One of the skills I wish I'd learned earlier in my career is basic Linux server administration. Specifically in relation to hosting something on the web, either a web app or API that I wrote myself, or something from the thriving self-hosted community, such as Wordpress. Managing servers is increasingly seen as the 'older way' of doing things, so it's easy to become a software developer and never learn to set up a VPS, set up remote access, stand up a firewall, etc.
Choosing to actively manage your infrastructure is part of a much larger discussion about the proper way to choose your tools. This discussion is extensive and it runs along many different dimensions.
There's the axis of new vs. old tech and also of build vs. buy. Finally, there's the decision to use managed vs. unmanaged services. This last one is the topic of this blog post.

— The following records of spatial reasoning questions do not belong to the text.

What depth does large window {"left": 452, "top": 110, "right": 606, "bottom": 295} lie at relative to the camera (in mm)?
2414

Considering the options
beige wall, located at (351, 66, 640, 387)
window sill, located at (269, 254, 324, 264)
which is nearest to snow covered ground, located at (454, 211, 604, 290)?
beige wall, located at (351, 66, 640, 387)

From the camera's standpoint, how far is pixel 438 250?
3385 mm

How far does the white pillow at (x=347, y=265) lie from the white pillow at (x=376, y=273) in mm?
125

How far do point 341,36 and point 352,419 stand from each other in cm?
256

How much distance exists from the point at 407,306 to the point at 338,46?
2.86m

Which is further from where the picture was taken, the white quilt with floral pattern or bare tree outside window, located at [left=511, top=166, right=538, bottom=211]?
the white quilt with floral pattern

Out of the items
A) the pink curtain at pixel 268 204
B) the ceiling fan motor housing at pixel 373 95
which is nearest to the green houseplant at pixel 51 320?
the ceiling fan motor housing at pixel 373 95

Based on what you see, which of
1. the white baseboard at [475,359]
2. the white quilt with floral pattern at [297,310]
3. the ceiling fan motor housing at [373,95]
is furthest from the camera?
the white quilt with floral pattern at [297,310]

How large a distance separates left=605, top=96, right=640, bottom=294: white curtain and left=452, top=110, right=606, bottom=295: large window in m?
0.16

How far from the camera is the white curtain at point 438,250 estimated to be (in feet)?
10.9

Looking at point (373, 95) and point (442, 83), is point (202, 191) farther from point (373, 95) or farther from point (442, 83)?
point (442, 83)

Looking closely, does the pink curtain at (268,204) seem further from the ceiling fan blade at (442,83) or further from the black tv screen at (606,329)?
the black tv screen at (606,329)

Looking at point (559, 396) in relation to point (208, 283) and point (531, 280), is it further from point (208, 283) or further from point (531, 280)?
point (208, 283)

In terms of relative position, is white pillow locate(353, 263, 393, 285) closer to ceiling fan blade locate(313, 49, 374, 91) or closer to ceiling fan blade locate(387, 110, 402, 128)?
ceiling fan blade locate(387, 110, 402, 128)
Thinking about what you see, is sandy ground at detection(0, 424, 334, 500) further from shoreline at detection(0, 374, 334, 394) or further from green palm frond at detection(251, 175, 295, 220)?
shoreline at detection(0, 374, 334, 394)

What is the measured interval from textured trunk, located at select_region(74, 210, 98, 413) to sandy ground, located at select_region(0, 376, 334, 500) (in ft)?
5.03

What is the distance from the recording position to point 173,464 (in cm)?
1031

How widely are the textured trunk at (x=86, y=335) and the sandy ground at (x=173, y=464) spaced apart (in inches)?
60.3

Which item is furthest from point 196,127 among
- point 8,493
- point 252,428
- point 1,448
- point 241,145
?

At one end of the spectrum, you can manage everything like it's 1999. You set up your own host, install and manage dependencies, set up backups, etc. As you move towards the fully-managed end of the spectrum, you start to see lightly-managed compute primitives like Amazon RDS all the way to full-service, cloud-enabled app frameworks like AWS Amplify or Google App Engine, and BaaS/PaaS providers like Heroku.
The default position at most places I come across is to go as managed as you can tolerate, usually to save on engineering effort. But how did we manage to ship anything just 10 years ago, when most of these options weren't available?
The truth is that it was possible to build high-traffic web services in the "bad old days", even with a very small team. Even with just one person. This is how Marco Arment describes his experience building and running Tumblr circa 2010, largely by himself:
Tumblr taught me by necessity, especially in the early days when we had no staff and very little money, how to develop and host a high-traffic web service cheaply, easily, and sanely. I couldn’t let the servers require too much maintenance because server administration wasn’t my main job — we didn’t have a dedicated server administrator for the first few years, so I just had to set things up such that they didn’t need much administration.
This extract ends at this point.